The leader as visionary looks to the future, envisions a compelling future state, and then tells, involves, and attracts others. Leaders practice ‘visioneering’ – the art of creating strategic images – so that organizations, like people, perform consistently with their self-image. They lead three phases:

1. Fashioning the vision: review the past, identify fundamental forces, make threats opportunities, articulate critical values, make three wishes, create alternative scenarios, invent the ideal, test assumptions, write a vision statement, develop a slogan, test the water, start affirming it;
2. Sharing the vision: demonstrate conviction, appeal to a common purpose, seek input, be consistent, use symbols; and
3. Realizing the vision: involve and empower people.

Shakespeare wrote in King John, “Be great in act, as you have been in thought.” For almost three decades, Nelson Rolihlahla Mandela was a prophet without honour in his own country.
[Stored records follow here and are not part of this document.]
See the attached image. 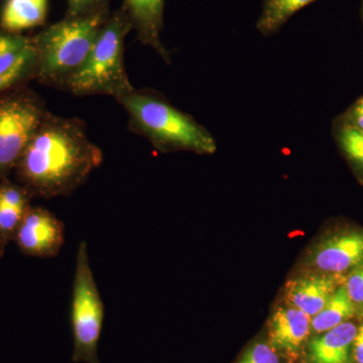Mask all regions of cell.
<instances>
[{
    "mask_svg": "<svg viewBox=\"0 0 363 363\" xmlns=\"http://www.w3.org/2000/svg\"><path fill=\"white\" fill-rule=\"evenodd\" d=\"M102 162L80 119L48 112L14 171L33 197L51 199L73 194Z\"/></svg>",
    "mask_w": 363,
    "mask_h": 363,
    "instance_id": "1",
    "label": "cell"
},
{
    "mask_svg": "<svg viewBox=\"0 0 363 363\" xmlns=\"http://www.w3.org/2000/svg\"><path fill=\"white\" fill-rule=\"evenodd\" d=\"M117 101L130 117V130L147 138L160 152H192L198 155L216 152L213 135L161 94L135 88Z\"/></svg>",
    "mask_w": 363,
    "mask_h": 363,
    "instance_id": "2",
    "label": "cell"
},
{
    "mask_svg": "<svg viewBox=\"0 0 363 363\" xmlns=\"http://www.w3.org/2000/svg\"><path fill=\"white\" fill-rule=\"evenodd\" d=\"M109 18L108 9L84 16H66L32 39L35 52V77L45 85L65 87L82 67L98 33Z\"/></svg>",
    "mask_w": 363,
    "mask_h": 363,
    "instance_id": "3",
    "label": "cell"
},
{
    "mask_svg": "<svg viewBox=\"0 0 363 363\" xmlns=\"http://www.w3.org/2000/svg\"><path fill=\"white\" fill-rule=\"evenodd\" d=\"M131 30L123 6L109 16L84 64L64 89L76 96L107 95L116 100L135 89L124 65V40Z\"/></svg>",
    "mask_w": 363,
    "mask_h": 363,
    "instance_id": "4",
    "label": "cell"
},
{
    "mask_svg": "<svg viewBox=\"0 0 363 363\" xmlns=\"http://www.w3.org/2000/svg\"><path fill=\"white\" fill-rule=\"evenodd\" d=\"M105 307L94 274L85 241L79 245L72 288L70 322L74 363H101L100 337L104 329Z\"/></svg>",
    "mask_w": 363,
    "mask_h": 363,
    "instance_id": "5",
    "label": "cell"
},
{
    "mask_svg": "<svg viewBox=\"0 0 363 363\" xmlns=\"http://www.w3.org/2000/svg\"><path fill=\"white\" fill-rule=\"evenodd\" d=\"M47 113L42 100L28 91L0 97V180L14 171Z\"/></svg>",
    "mask_w": 363,
    "mask_h": 363,
    "instance_id": "6",
    "label": "cell"
},
{
    "mask_svg": "<svg viewBox=\"0 0 363 363\" xmlns=\"http://www.w3.org/2000/svg\"><path fill=\"white\" fill-rule=\"evenodd\" d=\"M363 262V229L350 228L324 236L308 252V272L345 276Z\"/></svg>",
    "mask_w": 363,
    "mask_h": 363,
    "instance_id": "7",
    "label": "cell"
},
{
    "mask_svg": "<svg viewBox=\"0 0 363 363\" xmlns=\"http://www.w3.org/2000/svg\"><path fill=\"white\" fill-rule=\"evenodd\" d=\"M13 242L28 257L52 259L65 243V225L47 208L32 206L23 215Z\"/></svg>",
    "mask_w": 363,
    "mask_h": 363,
    "instance_id": "8",
    "label": "cell"
},
{
    "mask_svg": "<svg viewBox=\"0 0 363 363\" xmlns=\"http://www.w3.org/2000/svg\"><path fill=\"white\" fill-rule=\"evenodd\" d=\"M311 321L309 315L288 303L279 306L269 319L267 341L286 362H295L311 337Z\"/></svg>",
    "mask_w": 363,
    "mask_h": 363,
    "instance_id": "9",
    "label": "cell"
},
{
    "mask_svg": "<svg viewBox=\"0 0 363 363\" xmlns=\"http://www.w3.org/2000/svg\"><path fill=\"white\" fill-rule=\"evenodd\" d=\"M345 278L306 271L286 284V303L313 318L323 309L339 286L343 285Z\"/></svg>",
    "mask_w": 363,
    "mask_h": 363,
    "instance_id": "10",
    "label": "cell"
},
{
    "mask_svg": "<svg viewBox=\"0 0 363 363\" xmlns=\"http://www.w3.org/2000/svg\"><path fill=\"white\" fill-rule=\"evenodd\" d=\"M357 329V324L347 321L311 336L302 353L305 363H354L353 342Z\"/></svg>",
    "mask_w": 363,
    "mask_h": 363,
    "instance_id": "11",
    "label": "cell"
},
{
    "mask_svg": "<svg viewBox=\"0 0 363 363\" xmlns=\"http://www.w3.org/2000/svg\"><path fill=\"white\" fill-rule=\"evenodd\" d=\"M164 7V0H123V9L138 40L154 49L167 64H171V55L162 42Z\"/></svg>",
    "mask_w": 363,
    "mask_h": 363,
    "instance_id": "12",
    "label": "cell"
},
{
    "mask_svg": "<svg viewBox=\"0 0 363 363\" xmlns=\"http://www.w3.org/2000/svg\"><path fill=\"white\" fill-rule=\"evenodd\" d=\"M48 13V0H6L0 14V26L4 32L21 30L42 26Z\"/></svg>",
    "mask_w": 363,
    "mask_h": 363,
    "instance_id": "13",
    "label": "cell"
},
{
    "mask_svg": "<svg viewBox=\"0 0 363 363\" xmlns=\"http://www.w3.org/2000/svg\"><path fill=\"white\" fill-rule=\"evenodd\" d=\"M357 312V308L351 301L343 284L329 298L323 309L312 318L311 336L323 333L335 328L344 322L350 321L351 318L354 316Z\"/></svg>",
    "mask_w": 363,
    "mask_h": 363,
    "instance_id": "14",
    "label": "cell"
},
{
    "mask_svg": "<svg viewBox=\"0 0 363 363\" xmlns=\"http://www.w3.org/2000/svg\"><path fill=\"white\" fill-rule=\"evenodd\" d=\"M316 0H264L257 30L264 37L274 35L298 11Z\"/></svg>",
    "mask_w": 363,
    "mask_h": 363,
    "instance_id": "15",
    "label": "cell"
},
{
    "mask_svg": "<svg viewBox=\"0 0 363 363\" xmlns=\"http://www.w3.org/2000/svg\"><path fill=\"white\" fill-rule=\"evenodd\" d=\"M333 138L345 159L363 179V131L346 125L335 119Z\"/></svg>",
    "mask_w": 363,
    "mask_h": 363,
    "instance_id": "16",
    "label": "cell"
},
{
    "mask_svg": "<svg viewBox=\"0 0 363 363\" xmlns=\"http://www.w3.org/2000/svg\"><path fill=\"white\" fill-rule=\"evenodd\" d=\"M32 48V39L20 33L0 32V74L11 70Z\"/></svg>",
    "mask_w": 363,
    "mask_h": 363,
    "instance_id": "17",
    "label": "cell"
},
{
    "mask_svg": "<svg viewBox=\"0 0 363 363\" xmlns=\"http://www.w3.org/2000/svg\"><path fill=\"white\" fill-rule=\"evenodd\" d=\"M33 77H35V52L33 45L11 70L0 74V94Z\"/></svg>",
    "mask_w": 363,
    "mask_h": 363,
    "instance_id": "18",
    "label": "cell"
},
{
    "mask_svg": "<svg viewBox=\"0 0 363 363\" xmlns=\"http://www.w3.org/2000/svg\"><path fill=\"white\" fill-rule=\"evenodd\" d=\"M26 210L0 202V257H4L6 247L13 242Z\"/></svg>",
    "mask_w": 363,
    "mask_h": 363,
    "instance_id": "19",
    "label": "cell"
},
{
    "mask_svg": "<svg viewBox=\"0 0 363 363\" xmlns=\"http://www.w3.org/2000/svg\"><path fill=\"white\" fill-rule=\"evenodd\" d=\"M285 360L269 341L255 340L245 348L235 363H285Z\"/></svg>",
    "mask_w": 363,
    "mask_h": 363,
    "instance_id": "20",
    "label": "cell"
},
{
    "mask_svg": "<svg viewBox=\"0 0 363 363\" xmlns=\"http://www.w3.org/2000/svg\"><path fill=\"white\" fill-rule=\"evenodd\" d=\"M344 286L357 311L363 312V262L346 276Z\"/></svg>",
    "mask_w": 363,
    "mask_h": 363,
    "instance_id": "21",
    "label": "cell"
},
{
    "mask_svg": "<svg viewBox=\"0 0 363 363\" xmlns=\"http://www.w3.org/2000/svg\"><path fill=\"white\" fill-rule=\"evenodd\" d=\"M109 0H68L67 16H84L108 9Z\"/></svg>",
    "mask_w": 363,
    "mask_h": 363,
    "instance_id": "22",
    "label": "cell"
},
{
    "mask_svg": "<svg viewBox=\"0 0 363 363\" xmlns=\"http://www.w3.org/2000/svg\"><path fill=\"white\" fill-rule=\"evenodd\" d=\"M336 119L346 125L363 131V96L357 99L347 111Z\"/></svg>",
    "mask_w": 363,
    "mask_h": 363,
    "instance_id": "23",
    "label": "cell"
},
{
    "mask_svg": "<svg viewBox=\"0 0 363 363\" xmlns=\"http://www.w3.org/2000/svg\"><path fill=\"white\" fill-rule=\"evenodd\" d=\"M353 362L363 363V323L358 326L357 336L353 342Z\"/></svg>",
    "mask_w": 363,
    "mask_h": 363,
    "instance_id": "24",
    "label": "cell"
},
{
    "mask_svg": "<svg viewBox=\"0 0 363 363\" xmlns=\"http://www.w3.org/2000/svg\"><path fill=\"white\" fill-rule=\"evenodd\" d=\"M362 23H363V0H362Z\"/></svg>",
    "mask_w": 363,
    "mask_h": 363,
    "instance_id": "25",
    "label": "cell"
}]
</instances>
He knew instinctively that without a vision the people would perish in their cause to end Apartheid.

Scenario building has been applied to some of the most intractable challenges of our time. One of the most famous was Mont Fleur in South Africa in 1991-92. During the tumultuous transition towards freedom, 22 prominent people came together from across South African society – left and right, black and white, community activists, conservative politicians, African National Congress officials, trade unionists, academics, establishment economists, corporate executives.

Their objective was to develop a set of alternative visions about South Africa’s future to provoke debate and heal a nation. They dismissed scenarios cast as the Ostrich, Lame Duck, and Icarus in favour of imagining the Flight of the Flamingos, where everyone in society rose slowly and steadily together.

Scenarios adapt pictures of the world by shifting how people look at what is going on around them. They help reframe mental models, share commitment to change developed through dialogue, regenerate energy and optimism, and renew action and momentum.

Today, we honour the legacy of ‘Madiba’ in leading national reconciliation in South Africa. He believed that education is the foundation of democracy and a powerful tool for changing the world. The African Leaders of Tomorrow Scholarships Fund affords sub-Saharan African professionals with opportunities to study in Canada and to champion Mandela’s vision of leadership back home.